Norway said on Monday it would sign multi-year funding agreements with six humanitarian NGOs, several of which were hit by the sudden freeze in practically all US aid spending.
The Norwegian funding will improve the NGOs’ financial mid-term visibility but will not replace the US funds, having been designed to work in parallel.
The Norwegian government announced it would allocate a total of 1.9 billion kroner ($171 million) per year to six NGOs for “rapid, flexible and targeted emergency aid” over the five-year period from 2025 to 2029.
“The need for emergency aid has reached an unprecedented level and global funding for humanitarian efforts is more uncertain than it has been for a long time,” International Development Minister Asmund Aukrust said.
The six NGOs include several which recently announced major cuts in their humanitarian efforts following President Donald Trump’s decision to freeze practically all US aid spending.
Norwegian People’s Aid (NPA), which specialises in demining operations, said last week it would be forced to more than halve its staff and lay off 1,700 employees in 12 countries.

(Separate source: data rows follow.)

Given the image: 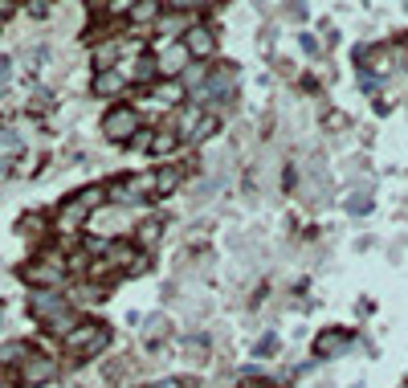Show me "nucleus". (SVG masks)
<instances>
[{
  "instance_id": "1",
  "label": "nucleus",
  "mask_w": 408,
  "mask_h": 388,
  "mask_svg": "<svg viewBox=\"0 0 408 388\" xmlns=\"http://www.w3.org/2000/svg\"><path fill=\"white\" fill-rule=\"evenodd\" d=\"M102 127H106V135H111V139H131V135H135V127H139V115H135L131 106H115V111L106 115Z\"/></svg>"
},
{
  "instance_id": "2",
  "label": "nucleus",
  "mask_w": 408,
  "mask_h": 388,
  "mask_svg": "<svg viewBox=\"0 0 408 388\" xmlns=\"http://www.w3.org/2000/svg\"><path fill=\"white\" fill-rule=\"evenodd\" d=\"M86 213H90V209H86L78 196H73V200H66V205H62V213H57V229H62V233H73V229L86 221Z\"/></svg>"
},
{
  "instance_id": "3",
  "label": "nucleus",
  "mask_w": 408,
  "mask_h": 388,
  "mask_svg": "<svg viewBox=\"0 0 408 388\" xmlns=\"http://www.w3.org/2000/svg\"><path fill=\"white\" fill-rule=\"evenodd\" d=\"M37 315H45V319H57V315H66V303L57 298V294H49V291H41V294H33V303H29Z\"/></svg>"
},
{
  "instance_id": "4",
  "label": "nucleus",
  "mask_w": 408,
  "mask_h": 388,
  "mask_svg": "<svg viewBox=\"0 0 408 388\" xmlns=\"http://www.w3.org/2000/svg\"><path fill=\"white\" fill-rule=\"evenodd\" d=\"M184 62H188V46H168L160 53V70L164 74H180L184 70Z\"/></svg>"
},
{
  "instance_id": "5",
  "label": "nucleus",
  "mask_w": 408,
  "mask_h": 388,
  "mask_svg": "<svg viewBox=\"0 0 408 388\" xmlns=\"http://www.w3.org/2000/svg\"><path fill=\"white\" fill-rule=\"evenodd\" d=\"M53 360H29L24 364V384H45V380H53Z\"/></svg>"
},
{
  "instance_id": "6",
  "label": "nucleus",
  "mask_w": 408,
  "mask_h": 388,
  "mask_svg": "<svg viewBox=\"0 0 408 388\" xmlns=\"http://www.w3.org/2000/svg\"><path fill=\"white\" fill-rule=\"evenodd\" d=\"M213 33L209 29H188V53H196V57H209L213 53Z\"/></svg>"
},
{
  "instance_id": "7",
  "label": "nucleus",
  "mask_w": 408,
  "mask_h": 388,
  "mask_svg": "<svg viewBox=\"0 0 408 388\" xmlns=\"http://www.w3.org/2000/svg\"><path fill=\"white\" fill-rule=\"evenodd\" d=\"M343 347H347V335H343V331H323L318 343H314V352H318V356H339Z\"/></svg>"
},
{
  "instance_id": "8",
  "label": "nucleus",
  "mask_w": 408,
  "mask_h": 388,
  "mask_svg": "<svg viewBox=\"0 0 408 388\" xmlns=\"http://www.w3.org/2000/svg\"><path fill=\"white\" fill-rule=\"evenodd\" d=\"M24 278L45 286V282H57V278H62V266H57V262H49V266H29L24 270Z\"/></svg>"
},
{
  "instance_id": "9",
  "label": "nucleus",
  "mask_w": 408,
  "mask_h": 388,
  "mask_svg": "<svg viewBox=\"0 0 408 388\" xmlns=\"http://www.w3.org/2000/svg\"><path fill=\"white\" fill-rule=\"evenodd\" d=\"M119 86H122V74H115V70H106V74L94 78V95H115Z\"/></svg>"
},
{
  "instance_id": "10",
  "label": "nucleus",
  "mask_w": 408,
  "mask_h": 388,
  "mask_svg": "<svg viewBox=\"0 0 408 388\" xmlns=\"http://www.w3.org/2000/svg\"><path fill=\"white\" fill-rule=\"evenodd\" d=\"M176 184H180V172H171V168H160V172H155V188H160V196H168Z\"/></svg>"
},
{
  "instance_id": "11",
  "label": "nucleus",
  "mask_w": 408,
  "mask_h": 388,
  "mask_svg": "<svg viewBox=\"0 0 408 388\" xmlns=\"http://www.w3.org/2000/svg\"><path fill=\"white\" fill-rule=\"evenodd\" d=\"M24 343H8V347H0V364H17V360H24Z\"/></svg>"
},
{
  "instance_id": "12",
  "label": "nucleus",
  "mask_w": 408,
  "mask_h": 388,
  "mask_svg": "<svg viewBox=\"0 0 408 388\" xmlns=\"http://www.w3.org/2000/svg\"><path fill=\"white\" fill-rule=\"evenodd\" d=\"M171 147H176V131H160L151 139V151H171Z\"/></svg>"
},
{
  "instance_id": "13",
  "label": "nucleus",
  "mask_w": 408,
  "mask_h": 388,
  "mask_svg": "<svg viewBox=\"0 0 408 388\" xmlns=\"http://www.w3.org/2000/svg\"><path fill=\"white\" fill-rule=\"evenodd\" d=\"M102 188H82V196H78V200H82V205H86V209H98V205H102Z\"/></svg>"
},
{
  "instance_id": "14",
  "label": "nucleus",
  "mask_w": 408,
  "mask_h": 388,
  "mask_svg": "<svg viewBox=\"0 0 408 388\" xmlns=\"http://www.w3.org/2000/svg\"><path fill=\"white\" fill-rule=\"evenodd\" d=\"M131 17H135V21H151V17H155V0H143V4H135V8H131Z\"/></svg>"
},
{
  "instance_id": "15",
  "label": "nucleus",
  "mask_w": 408,
  "mask_h": 388,
  "mask_svg": "<svg viewBox=\"0 0 408 388\" xmlns=\"http://www.w3.org/2000/svg\"><path fill=\"white\" fill-rule=\"evenodd\" d=\"M139 237H143V245H155V242H160V221H147Z\"/></svg>"
},
{
  "instance_id": "16",
  "label": "nucleus",
  "mask_w": 408,
  "mask_h": 388,
  "mask_svg": "<svg viewBox=\"0 0 408 388\" xmlns=\"http://www.w3.org/2000/svg\"><path fill=\"white\" fill-rule=\"evenodd\" d=\"M160 98H171V102H180V98H184V86H180V82H168V86H160Z\"/></svg>"
},
{
  "instance_id": "17",
  "label": "nucleus",
  "mask_w": 408,
  "mask_h": 388,
  "mask_svg": "<svg viewBox=\"0 0 408 388\" xmlns=\"http://www.w3.org/2000/svg\"><path fill=\"white\" fill-rule=\"evenodd\" d=\"M160 29H164V33H180V29H184V17H164Z\"/></svg>"
},
{
  "instance_id": "18",
  "label": "nucleus",
  "mask_w": 408,
  "mask_h": 388,
  "mask_svg": "<svg viewBox=\"0 0 408 388\" xmlns=\"http://www.w3.org/2000/svg\"><path fill=\"white\" fill-rule=\"evenodd\" d=\"M213 131H216V119H204L200 127H196V139H209Z\"/></svg>"
},
{
  "instance_id": "19",
  "label": "nucleus",
  "mask_w": 408,
  "mask_h": 388,
  "mask_svg": "<svg viewBox=\"0 0 408 388\" xmlns=\"http://www.w3.org/2000/svg\"><path fill=\"white\" fill-rule=\"evenodd\" d=\"M274 347H278V340L269 335V340H262V343H258V356H265V352H274Z\"/></svg>"
},
{
  "instance_id": "20",
  "label": "nucleus",
  "mask_w": 408,
  "mask_h": 388,
  "mask_svg": "<svg viewBox=\"0 0 408 388\" xmlns=\"http://www.w3.org/2000/svg\"><path fill=\"white\" fill-rule=\"evenodd\" d=\"M131 4H135V0H111V13H127Z\"/></svg>"
},
{
  "instance_id": "21",
  "label": "nucleus",
  "mask_w": 408,
  "mask_h": 388,
  "mask_svg": "<svg viewBox=\"0 0 408 388\" xmlns=\"http://www.w3.org/2000/svg\"><path fill=\"white\" fill-rule=\"evenodd\" d=\"M184 82H200V86H204V70H200V66H196V70H188V78H184Z\"/></svg>"
},
{
  "instance_id": "22",
  "label": "nucleus",
  "mask_w": 408,
  "mask_h": 388,
  "mask_svg": "<svg viewBox=\"0 0 408 388\" xmlns=\"http://www.w3.org/2000/svg\"><path fill=\"white\" fill-rule=\"evenodd\" d=\"M171 4H180V8H184V4H204V0H171Z\"/></svg>"
},
{
  "instance_id": "23",
  "label": "nucleus",
  "mask_w": 408,
  "mask_h": 388,
  "mask_svg": "<svg viewBox=\"0 0 408 388\" xmlns=\"http://www.w3.org/2000/svg\"><path fill=\"white\" fill-rule=\"evenodd\" d=\"M0 388H4V384H0Z\"/></svg>"
}]
</instances>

The Norwegian Refugee Council (NRC), which received around 20 percent of its budget from the United States in 2024, also said it would have to suspend activities in nearly 20 countries at the end of February.
“This agreement means a lot for NRC, as it provides much needed predictability and flexibility,” Camilla Waszink, head of NRC’s Partnership and Policy, told AFP in an email.
“However, this is part of already budgeted Norwegian humanitarian funding and will therefore not address our many US-funded programmes now stopped due to the foreign aid freeze,” she added.
Norwegian People’s Aid echoed that sentiment.
“This agreement has been planned to work in parallel with the US funds that NPA has received up until now, and will not alleviate any of the effects the US aid freeze has on our projects,” NPA spokesman Hakon Odegaard said.
On his first day back in office, Trump issued an executive order freezing US foreign aid for 90 days, except funds for Israel and Egypt.
He said the move was to determine if the aid was in line with his views on abortion, family planning, diversity and inclusion.
A US judge last week temporarily lifted the freeze.
The US Agency for International Development (USAID) has a budget of $42.8 billion, representing 42 percent of humanitarian aid disbursed worldwide.
According to the United Nations, 300 million people were in need of humanitarian aid in 2024, compared to 78 million in 2015.